En consecuencia, conforme al lúcido escritor, el “desafío esencial” que tienen ante sí los perredeístas es “uno y nada más: la realización de un evento eleccionario interno que tenga final feliz”… Es decir, llevar a efecto una convención “que, sin que necesariamente implique una cesación de sus vocingleras querellas internas (imposible aspiración de gente buena de dentro y de fuera), garantice una elección libre en la que, sobre la base de un pacto previo de unidad participativa partido-gobierno, prevalezca un criterio único y taxativo: la voluntad de los perredeístas de concurrir monolíticamente hermanados a las elecciones presidenciales”.

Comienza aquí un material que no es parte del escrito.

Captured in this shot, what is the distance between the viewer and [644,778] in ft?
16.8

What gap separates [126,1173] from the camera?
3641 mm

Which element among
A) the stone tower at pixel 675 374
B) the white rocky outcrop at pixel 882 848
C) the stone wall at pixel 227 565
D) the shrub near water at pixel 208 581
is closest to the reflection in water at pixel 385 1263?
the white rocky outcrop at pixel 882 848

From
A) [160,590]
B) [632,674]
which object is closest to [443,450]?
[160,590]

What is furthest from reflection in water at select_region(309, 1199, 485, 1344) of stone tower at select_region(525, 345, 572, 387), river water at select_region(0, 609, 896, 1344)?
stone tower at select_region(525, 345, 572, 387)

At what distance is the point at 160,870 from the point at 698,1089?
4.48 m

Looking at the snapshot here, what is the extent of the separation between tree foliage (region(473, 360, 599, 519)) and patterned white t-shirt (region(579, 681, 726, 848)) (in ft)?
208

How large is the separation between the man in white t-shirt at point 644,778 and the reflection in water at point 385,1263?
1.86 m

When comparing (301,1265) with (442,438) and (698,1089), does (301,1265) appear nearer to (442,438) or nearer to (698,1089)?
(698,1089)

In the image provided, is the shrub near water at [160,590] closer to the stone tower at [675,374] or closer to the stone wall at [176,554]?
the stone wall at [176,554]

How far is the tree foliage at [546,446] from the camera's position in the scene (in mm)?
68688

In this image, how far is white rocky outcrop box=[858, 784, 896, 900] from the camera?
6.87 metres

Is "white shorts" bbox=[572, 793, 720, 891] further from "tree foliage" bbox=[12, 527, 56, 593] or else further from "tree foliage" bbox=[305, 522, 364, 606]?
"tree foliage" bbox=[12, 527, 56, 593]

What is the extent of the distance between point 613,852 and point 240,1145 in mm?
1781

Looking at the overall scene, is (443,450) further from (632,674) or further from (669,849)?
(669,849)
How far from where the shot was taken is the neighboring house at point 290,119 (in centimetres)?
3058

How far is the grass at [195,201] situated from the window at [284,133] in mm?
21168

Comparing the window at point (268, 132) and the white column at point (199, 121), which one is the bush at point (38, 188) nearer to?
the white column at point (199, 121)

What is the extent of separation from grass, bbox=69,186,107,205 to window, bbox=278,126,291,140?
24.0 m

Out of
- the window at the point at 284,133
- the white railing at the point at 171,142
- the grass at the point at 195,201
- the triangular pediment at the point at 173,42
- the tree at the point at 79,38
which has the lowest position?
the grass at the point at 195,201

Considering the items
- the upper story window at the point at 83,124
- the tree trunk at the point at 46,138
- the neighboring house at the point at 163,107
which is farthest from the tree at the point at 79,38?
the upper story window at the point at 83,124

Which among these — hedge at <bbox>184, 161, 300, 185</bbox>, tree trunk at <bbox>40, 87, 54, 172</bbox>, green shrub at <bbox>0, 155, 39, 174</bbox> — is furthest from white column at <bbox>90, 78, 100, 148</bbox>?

“El asunto parece sencillo -aclara Broussonet-, pero en realidad se “problematiza” al reparar en que la situación interna de hoy en el PRD presenta una curiosa particularidad: es evidente que el ingeniero Miguel Vargas es el perredeísta con mejor “imagen de presidenciable” en la sociedad dominicana, pero nadie en su sano juicio puede poner en dudas el liderazgo interno y la capacidad para agenciarse votos del ex presidente Hipólito Mejía, por lo cual si bien las apuestas “hacia afuera” están de un solo lado, una percepción de escepticismo (por no decir que en contrario) prevalece en muchos observadores con respecto al desenlace de la convención de la entidad partidaria”.
(La polarización en esos términos le resulta “curiosa aunque no extraña” a Broussonet porque “técnicamente Vargas y Mejía representan lo mismo en el PRD de estos tiempos en lo que atañe a ideología, percepción de la realidad nacional, base social, apoyo interno, relaciones económicas y de clase, líneas generales de conducta política y apego a los valores democráticos… En realidad sus verdaderas discrepancias parecen estar relacionadas con el estilo personal de cada quien y, desde luego, con el acento –no con la “dirección estratégica”, que modernamente en las democracias se traza de acuerdo con la visión del empresariado nacional y de los organismos multilaterales internacionales- que tendrían sus ejecutorias gubernamentales: uno lo tendría en el sector de la construcción y el otro en el terreno agrícola e industrial”).
Así, pues, para el distinguido politólogo, “mientras que el sector del ingeniero Vargas por el momento sólo debe esforzarse por demostrar que puede ganarle la consulta interna al ex presidente Mejía (y por eso su actual táctica mediática y presencial de “convencimiento” al tenor es enteramente correcta), el grupo de este último debe batallar en la dirección de mantener la citada “percepción de escepticismo” que desfavorece internamente a su contendor y, al mismo tiempo, de crear garantías indiscutibles de que tras salir ganancioso en el proceso interior del PRD está en condiciones de derrotar al PLD en mayo de 2012 (como esto último influye sobre lo primero, resulta certera su insistencia en las correrías intrínsecas pero incomprensible su notoria ausencia del debate público)”.
José Francisco Peña Gómez.
Se puede estar o no de acuerdo con las nuevas “pinceladas” de Broussonet en torno a la situación actual y las perspectivas inmediatas y mediatas del PRD, pero lo que los perredeístas deberían recordar siempre son sus “conclusiones preliminares”, tan simples y directas que parecen obra de un dominicano: “En esta ocasión, como nunca, se puede afirmar, cual lo hacía en su momento el doctor Peña Gómez, que “sólo el PRD derrota al PRD”, puesto que lo único que necesita éste para consumar la victoria del 2012 es mantener su unidad interna… Todo lo otro le vendría por añadidura”. (El autor es abogado y profesor universitario)
Santo Domingo, R.D., viernes, 14 de enero de 2011.